Öncelikli husus insanları nasıl yetiştirdiğimiz değil, bizzat kendimizin nasıl bir insan olduğumuzdur.

Şimdi şöyle düşünün bakalım, yolda giderken bir turist sizi durdursa “Efendi, beni sizin dinininize davet etseniz, sizin gibi Müslüman biri olmamı ister misiniz?” dediğinde ne cevap vereceğiz? “Evet evet sana tam da benim gibi bir Müslüman olmanı öneriyorum” diyecek kaç dindar var bu toplumda?

Diğer taraftan kimse çocuğunun kendisi gibi olmasını da istemiyor. Farkında mısınız?

Herkes çocuğuna kendinde olmayanları anlatıp ‘büyük adam’, ‘iyi insan’ olmasını öneriyor

Mesela çocuklarımız karşımıza dikilip “baba ben tam da senin gibi bir dindar, senin gibi bir solcu, senin gibi bir insan olmak istiyorum” dediğinde ne cevap veririz? “Evet çocuğum tam da benim gibi ol” diyecek kaç baba var bu ülkede?

AK Partili yetkililere soralım. Dindar nesil yetiştirmeyi düşünüyorsunuz ya “peki sizin gibi bir dindar olmamızı ister misiniz?”

Sizce buna gönül rahatlığıyla “Elbette tam da bizim gibi olabilirsiniz” diyebilecekler mi?
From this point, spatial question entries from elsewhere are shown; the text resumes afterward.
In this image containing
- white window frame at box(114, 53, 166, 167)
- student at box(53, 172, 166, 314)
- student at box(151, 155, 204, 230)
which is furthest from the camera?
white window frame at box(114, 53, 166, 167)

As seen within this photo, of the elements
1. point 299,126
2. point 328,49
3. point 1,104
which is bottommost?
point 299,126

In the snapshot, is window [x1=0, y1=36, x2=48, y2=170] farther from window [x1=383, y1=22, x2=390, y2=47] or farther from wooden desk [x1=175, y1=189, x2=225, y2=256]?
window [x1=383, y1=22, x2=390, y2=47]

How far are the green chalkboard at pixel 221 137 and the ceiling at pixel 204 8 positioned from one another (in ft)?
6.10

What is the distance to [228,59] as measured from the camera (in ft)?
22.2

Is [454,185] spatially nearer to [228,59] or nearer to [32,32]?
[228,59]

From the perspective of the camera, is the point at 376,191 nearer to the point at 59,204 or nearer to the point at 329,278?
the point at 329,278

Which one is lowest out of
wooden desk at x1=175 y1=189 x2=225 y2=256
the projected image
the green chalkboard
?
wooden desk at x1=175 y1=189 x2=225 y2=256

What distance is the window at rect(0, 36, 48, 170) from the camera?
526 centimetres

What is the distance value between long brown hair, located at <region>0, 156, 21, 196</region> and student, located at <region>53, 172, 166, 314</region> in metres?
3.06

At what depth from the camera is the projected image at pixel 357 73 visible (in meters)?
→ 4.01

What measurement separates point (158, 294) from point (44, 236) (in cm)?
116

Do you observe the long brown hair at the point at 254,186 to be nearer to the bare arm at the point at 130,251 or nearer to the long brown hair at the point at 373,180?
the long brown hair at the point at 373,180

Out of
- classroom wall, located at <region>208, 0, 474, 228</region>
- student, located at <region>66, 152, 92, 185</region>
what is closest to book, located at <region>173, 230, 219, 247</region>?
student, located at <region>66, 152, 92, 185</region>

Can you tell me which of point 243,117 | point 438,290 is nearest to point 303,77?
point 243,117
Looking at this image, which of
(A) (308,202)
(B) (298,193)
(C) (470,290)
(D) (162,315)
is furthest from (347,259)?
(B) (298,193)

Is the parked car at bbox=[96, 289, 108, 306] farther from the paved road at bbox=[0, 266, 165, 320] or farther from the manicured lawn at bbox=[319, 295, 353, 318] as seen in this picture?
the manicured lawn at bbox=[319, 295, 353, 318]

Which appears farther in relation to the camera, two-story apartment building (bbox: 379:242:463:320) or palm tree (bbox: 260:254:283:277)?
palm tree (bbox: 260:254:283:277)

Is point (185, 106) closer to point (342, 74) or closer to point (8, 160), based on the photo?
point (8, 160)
Başbakanın yetiştirmeyi düşündüğü dindar nesle, meselenin dindar olmak değil adam olmak, ahlaklı, sağlam karakterli, hakşinas, adil olmak, insanlara korku değil huzur vermek olduğunu kim anlatacak? Hangi aydın, hangi akademisyen, hangi kanaat önderi, hangi danışman, hangi siyasetçi, hangi ilahiyatçı, hangi gazeteci toplum nezdindeki kişisel konumunu düşünmeden din diye oluşturulan korku duvarlarına balyoz indirecek? Kim cemaatlerin, tarikatların her birinin birer din olarak algılandığı günümüz Türkiye’sinde insanlara gerçek dini anlatacak?

Lois Nizer’in dediği gibi “Gerçek din ilan ettiğimiz inancımız değil sürdürdüğümüz hayattır.”

Peki bugün bu nesilleri hangi dine göre yetiştireceğiz? İlan ettiğimiz dine göre mi, yoksa yaşadığımız hayata göre mi? Bence mesele burasıdır.

Yaşadığınız hayatı bu nesillere din olarak sunacaksanız aman benim çocuğumdan uzak durun. Evlatlarımıza örnek olamıyorsunuz, bari bayat laflar etmeyin.